Data from Bloomberg showed that DIIs, which largely comprise of mutual funds and insurance companies, injected a net of ₹ 11,140.48 crore in Indian shares year to date till June, with two more trading sessions to go. At the current estimate, these would be the lowest inflows on a half-yearly basis since the six months ended December 2014.
In the preceding six months to December 2015 and June 2015, DIIs had pumped in a net of ₹ 40,523.74 crore and ₹ 26,737.57 crore, respectively. Their net investments in local shares had added up to ₹ 67,261.31 crore in 2015, the highest such yearly inflow since 2008.
“I think SIP (systematic investment plans) flows continue to be strong. However, a lot of old money is moving out, which has not been compensated by new lump sum flows coming in. Net of SIP, inflows are not growing," said Ritesh Jain, chief investment officer, Tata Asset Management Ltd.
“Market volatility is one of the reasons that bothered investors. Money is coming in on gross basis, but since there are outflows, we are not seeing net inflows, and consequently, MF investments in equities has come off to that extent," added Jain.
Among global factors, a looming fear of a rate hike by the US Federal Reserve earlier this year (which had faded for now), concerns of a slowdown in China, volatile commodity prices, along with Britain’s shocking decision to exit the European Union have kept investors on the edge.
On the domestic front, earnings just started looking better in the March quarter, after putting up a poor show in the preceding two years, and it remains to be seen, how they pan out for the rest of the year, even as analysts had pegged a double-digit growth for Sensex net profits in the financial year 2017, and even better growth prospects for the financial year 2018.
However, Brexit may impact earnings for Tata Motors Ltd, Tata Steel Ltd and leading software exporters which have a significant exposure to Europe, and mainly UK, and these estimates may see a downgrade in days to come.
On the positive front, Asia’s third-largest economy accelerated in the March quarter of 2015-16 to grow at 7.9%, making it the fastest growing major economy in the world. Also, there are forecasts that monsoon will be above average this year, after two years of drought.
Data from capital markets regulator Securities and Exchange Board of India (Sebi) showed that MFs invested a net of ₹ 10,065 crore so far this year, indicating that most of the inflows from DIIs were from MFs.
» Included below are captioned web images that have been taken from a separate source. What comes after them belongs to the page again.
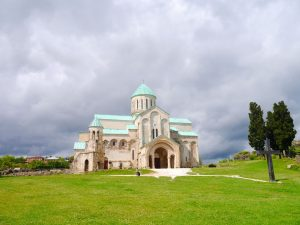 Kirche über der Stadt Kutaisi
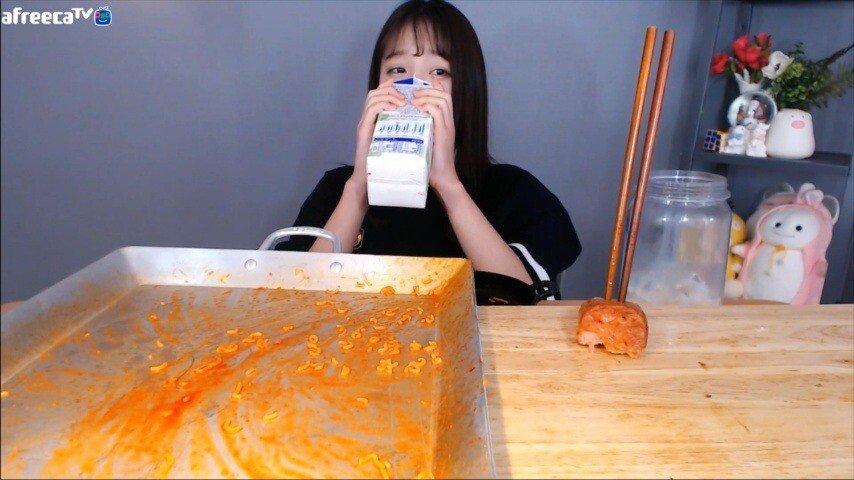쯔양이 힘들어한 먹방.jpg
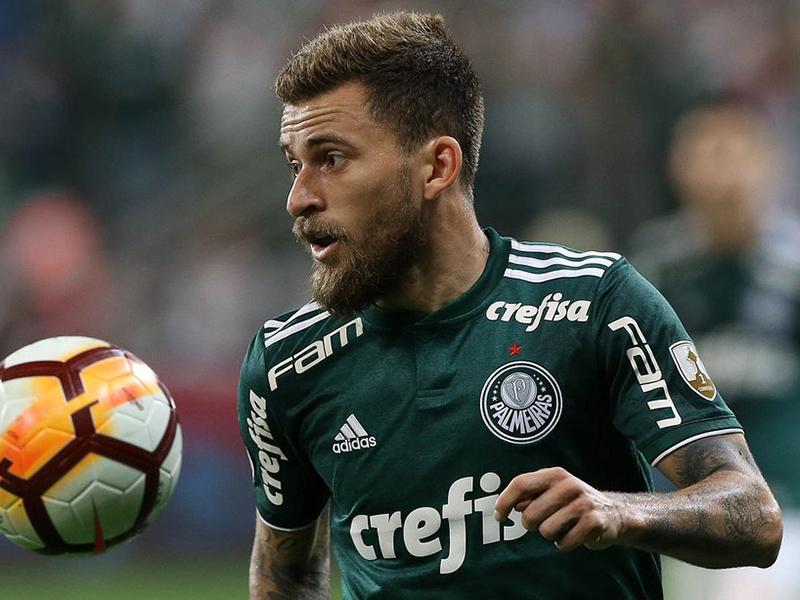Palmeiras vence o Santos e coloca a mão na taça; São Paulo e Flamengo ficam no empate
In the six months to December 2015 and June 2015, mutual funds had infused a net of ₹ 39,449.50 crore and ₹ 30,872.10 crore, respectively.
“The net outflows we had seen for the last 3-4 years have stopped in the last few months. We are seeing decent net inflows. I don’t think the fall in investment into equities by DIIs has much to do with insurance companies," said Mihir Vora, director and chief investment officer, Max Life Insurance.
While reduced risk appetite dissuaded investors from investing in MFs so far this year, some expect retail investors to return to equity schemes, as other alternatives do not seem as attractive as before.
“There was risk aversion in January and February, which largely led to slowdown in inflows, but see these inflows recovering in the second half," said Gopal Agrawal, chief investment officer, Mirae Asset Global Investments (India) Pvt. Ltd.
“The attractiveness of equities versus other products is good, as interest rates have fallen," added Agrawal pointing to other options such as bank fixed deposits.